◆ Consigne A
Recopiez à l'identique le passage du texte source qui commence par les mots contenant « Pour ce qui » et se termine par « des personnes âgées. ».
◆ Consigne B
Pour chacune des affirmations suivantes, indiquez par oui ou par non si elle concorde avec le texte source, en citant textuellement les mots qui tranchent : (i) les projets intergénérationnels créent surtout du lien social ; (ii) des études ont démontré un problème de relations entre les générations ; (iii) les logements mixtes évoqués accueillent des étudiants en droit chez des personnes âgées.

◆ Texte source
+---+
Pour ce qui est des «projets intergénérationnels», sur le terrain, où il s’agit de travailler sur les relations intergénérationnelles concrètes (entre enfants/jeunes et personnes âgées la plupart du temps) pourquoi pas, mais ces projets créent surtout du lien social – ce qui est très bien, évidemment – sans répondre au problème spécifique de cohabitation des âges ou des générations. Je trouve l’étiquette «intergénérationnel» toujours un peu étrange, car cela laisserait entendre qu’il y a un problème de relations entre les générations ou les classes d’âge – ce qu’aucune étude n’a jamais démontré.


- Il s’agit peut-être de pragmatisme. Je pense aux logements mixtes pour que les seniors gardent les enfants des voisins ou que des étudiants en médecine logent chez des personnes âgées.
+---+
◆ Données

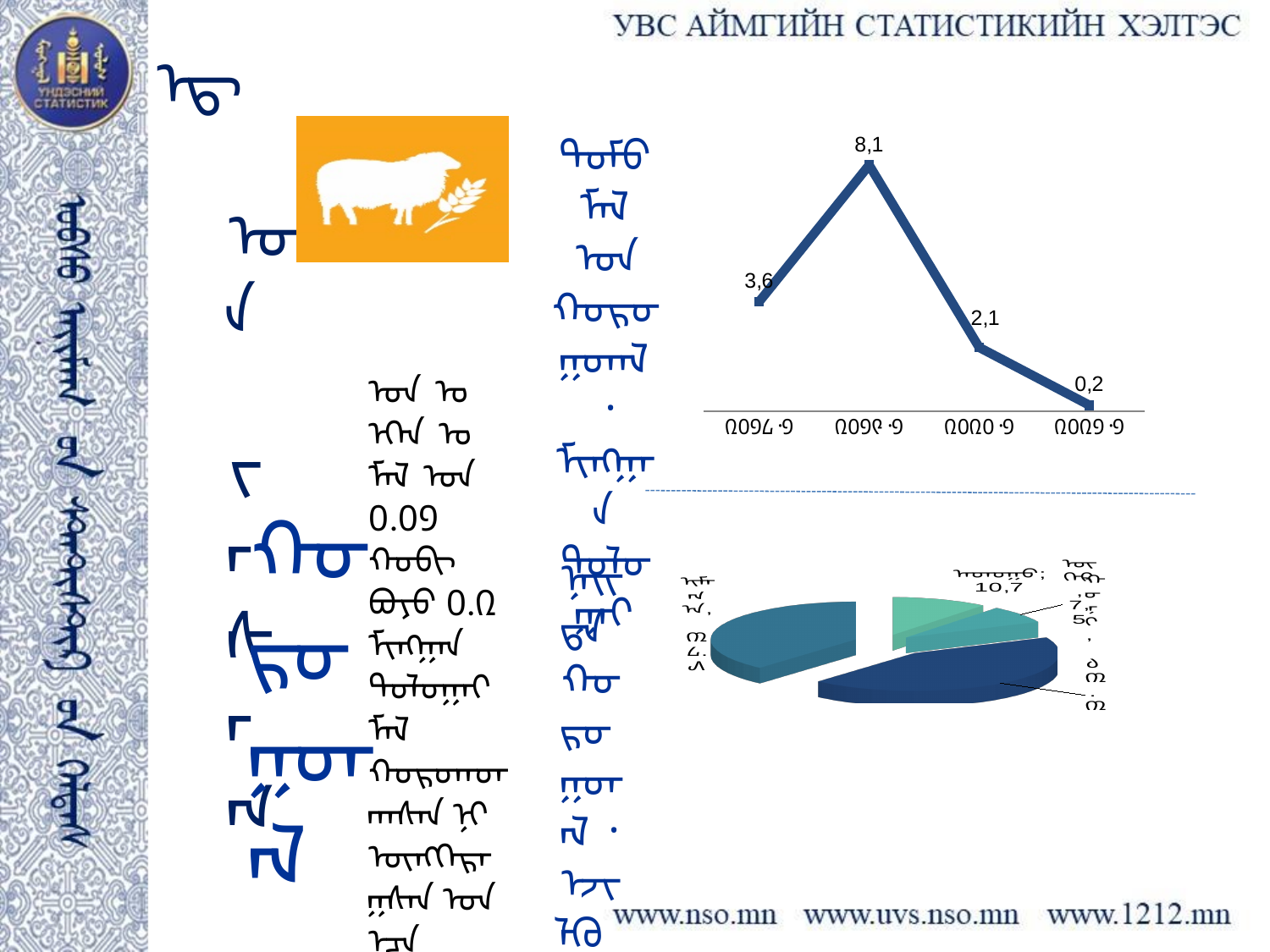
On the line chart at the top right, what is the highest value shown? 8,1 On the line chart at the top right, do the values rise or fall from the second point to the last point? fall On the line chart at the top right, what is the difference between the second point (8,1) and the first point (3,6)? 4,5 On the line chart at the top right, which is larger: the first point or the third point? the first point (3,6) On the line chart at the top right, what kind of chart is it? line chart On the line chart at the top right, what is the value of the second point? 8,1 On the line chart at the top right, what is the lowest value shown? 0,2 What kind of chart is shown at the bottom right of the slide? pie chart On the line chart at the top right, what is the value of the first (leftmost) point? 3,6 On the line chart at the top right, how many data points are plotted? 4 On the line chart at the top right, what is the value of the third point? 2,1 On the line chart at the top right, what is the value of the last (rightmost) point? 0,2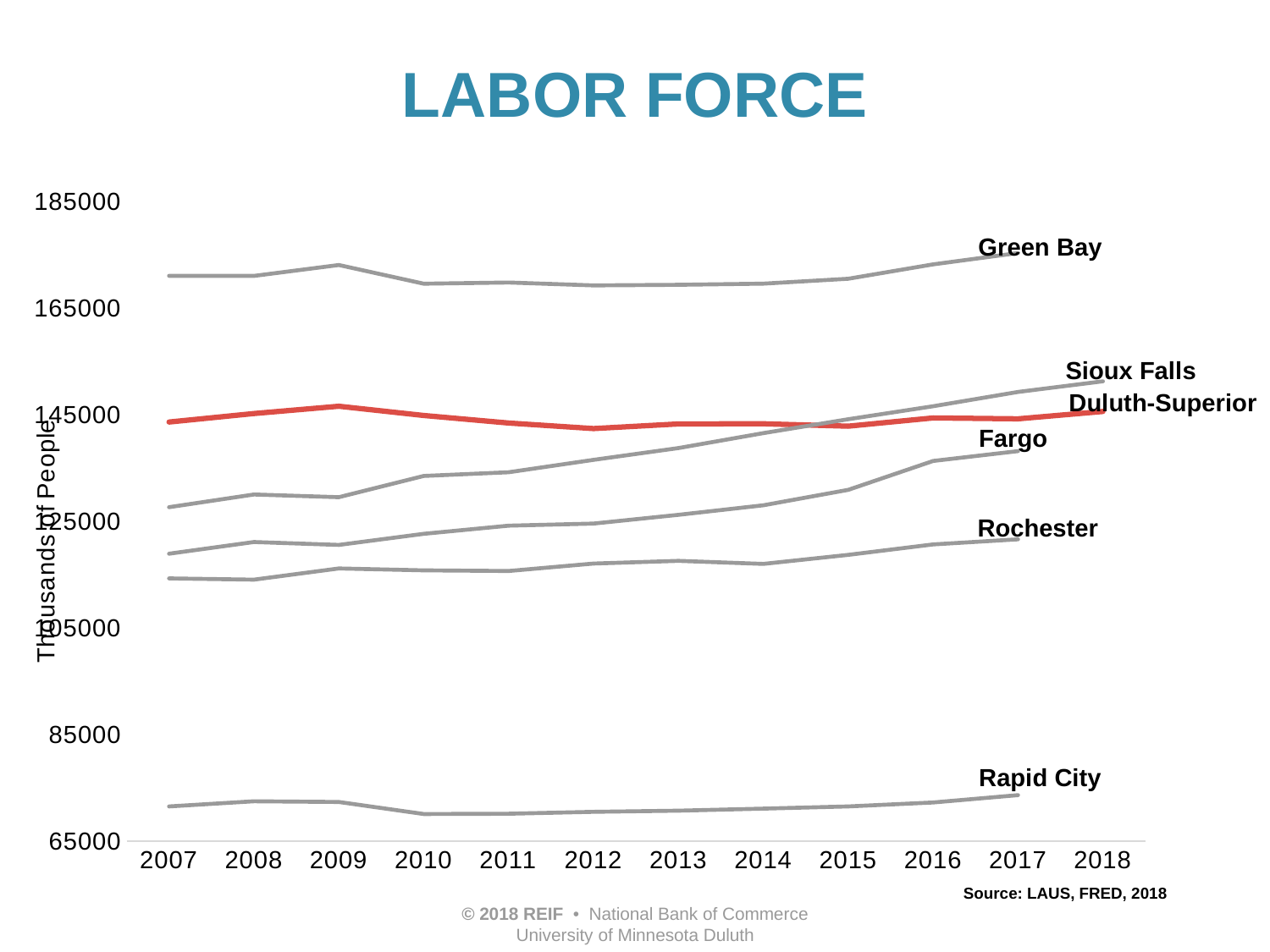
How many years are shown along the x axis? 12 Does the labor force for Sioux Falls rise or fall from 2007 to 2018? rise In 2007, which city had the larger labor force, Sioux Falls or Duluth-Superior? Duluth-Superior Is the labor force for Fargo in 2007 greater or less than 145000? less Which city has the lowest labor force throughout the period shown? Rapid City Is the labor force for Sioux Falls in 2018 greater or less than 145000? greater Is the labor force for Rapid City in 2010 greater or less than 85000? less What kind of chart is shown on the slide? Line chart Which city has the highest labor force throughout the period shown? Green Bay Which city's line is drawn in red on the chart? Duluth-Superior How many cities (series) are plotted on the chart? 6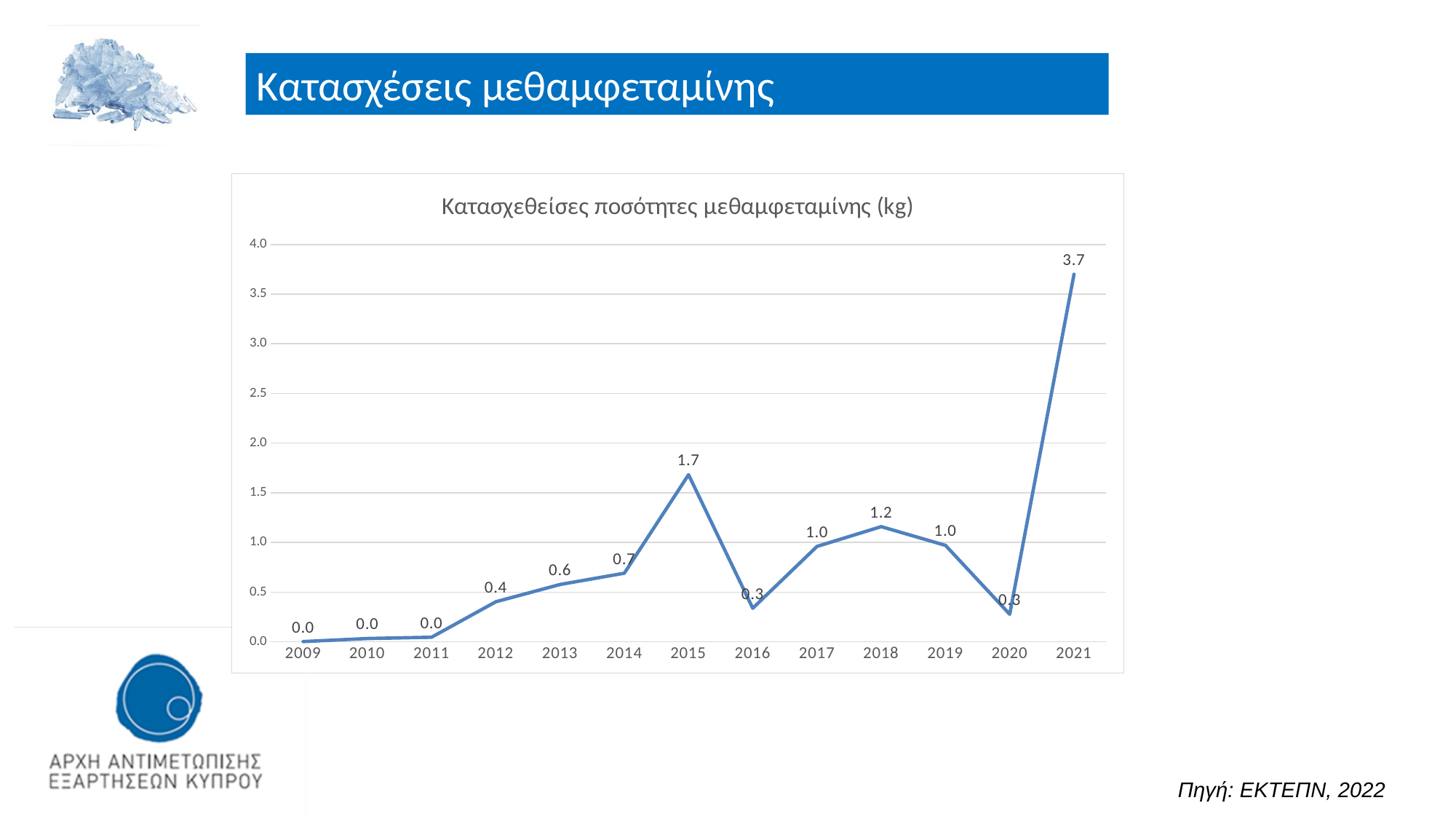
What kind of chart is shown? line chart Which year has the highest value? 2021 What is the difference between the values for 2021 and 2015? 2.0 What is the value for 2018? 1.2 Which is larger, the value for 2015 or the value for 2018? 2015 What is the difference between the values for 2018 and 2016? 0.9 How many years are shown on the x axis? 13 What is the title of the chart? Κατασχεθείσες ποσότητες μεθαμφεταμίνης (kg) What is the value for 2013? 0.6 Is the value for 2021 greater or less than 3.0? greater What is the value for 2015? 1.7 What is the value for 2021? 3.7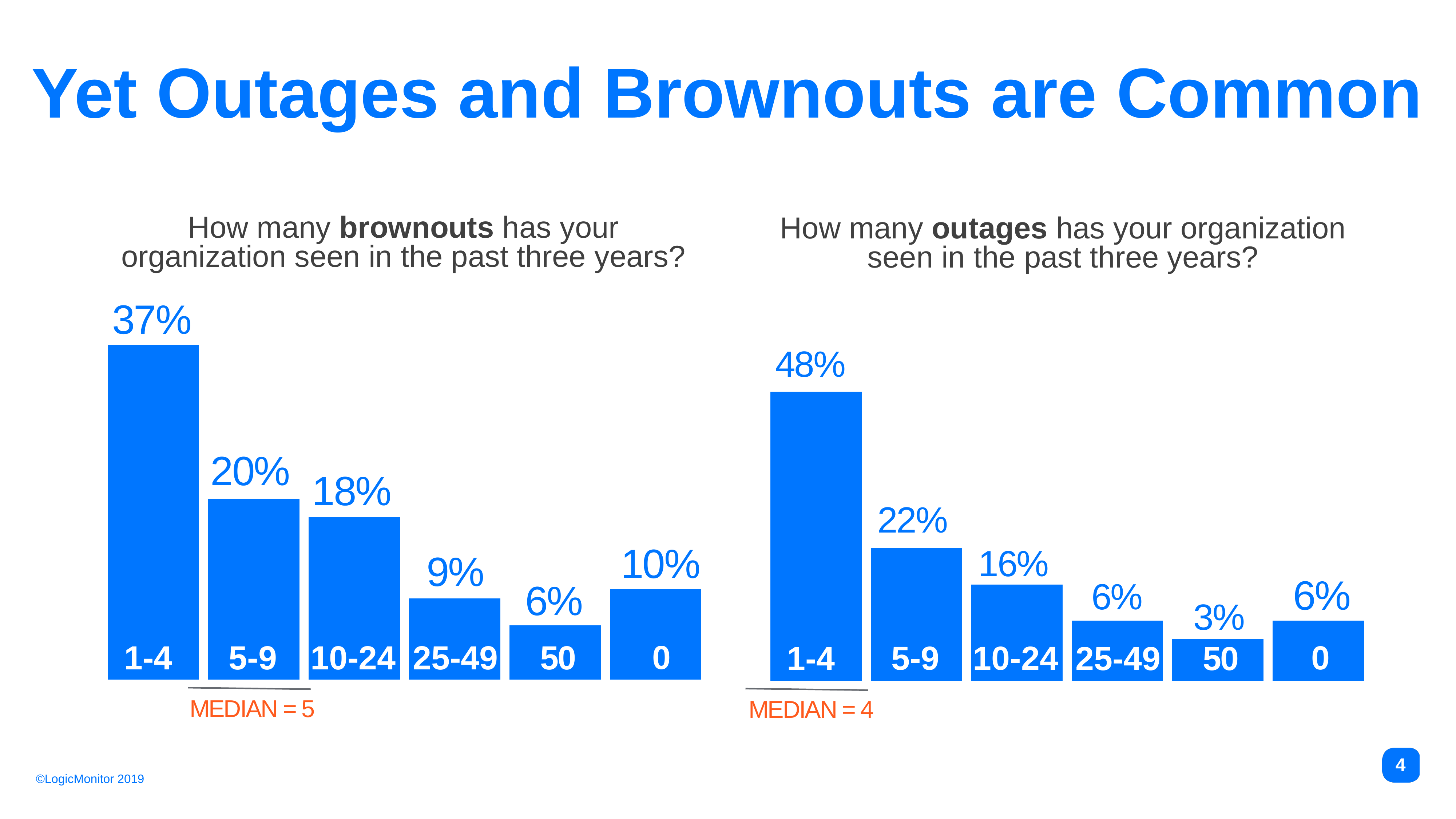
In the outages chart, what is the difference between the 1-4 and 10-24 percentages? 32% In the outages chart, what percentage of organizations saw 5-9 outages? 22% What type of chart is used for the outages data? Bar chart In the brownouts chart, what is the difference between the 1-4 and 5-9 percentages? 17% How many categories are shown in the brownouts chart? 6 What median value is shown below the outages chart? MEDIAN = 4 In the outages chart, what percentage of organizations saw 50 outages? 3% In the outages chart, which category has the lowest percentage? 50 In the brownouts chart, what percentage of organizations saw 1-4 brownouts in the past three years? 37% What median value is shown below the brownouts chart? MEDIAN = 5 In the brownouts chart, which category has the highest percentage? 1-4 Which is larger: the 0 category in the brownouts chart or the 0 category in the outages chart? Brownouts chart (10%)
+---+
◆ Réponse A
Pour ce qui est des «projets intergénérationnels», sur le terrain, où il s’agit de travailler sur les relations intergénérationnelles concrètes (entre enfants/jeunes et personnes âgées la plupart du temps) pourquoi pas, mais ces projets créent surtout du lien social – ce qui est très bien, évidemment – sans répondre au problème spécifique de cohabitation des âges ou des générations. Je trouve l’étiquette «intergénérationnel» toujours un peu étrange, car cela laisserait entendre qu’il y a un problème de relations entre les générations ou les classes d’âge – ce qu’aucune étude n’a jamais démontré.


- Il s’agit peut-être de pragmatisme. Je pense aux logements mixtes pour que les seniors gardent les enfants des voisins ou que des étudiants en médecine logent chez des personnes âgées.

◆ Réponse B
(i) Oui : « ces projets créent surtout du lien social ».
(ii) Non : « ce qu’aucune étude n’a jamais démontré ».
(iii) Non : « des étudiants en médecine logent chez des personnes âgées ».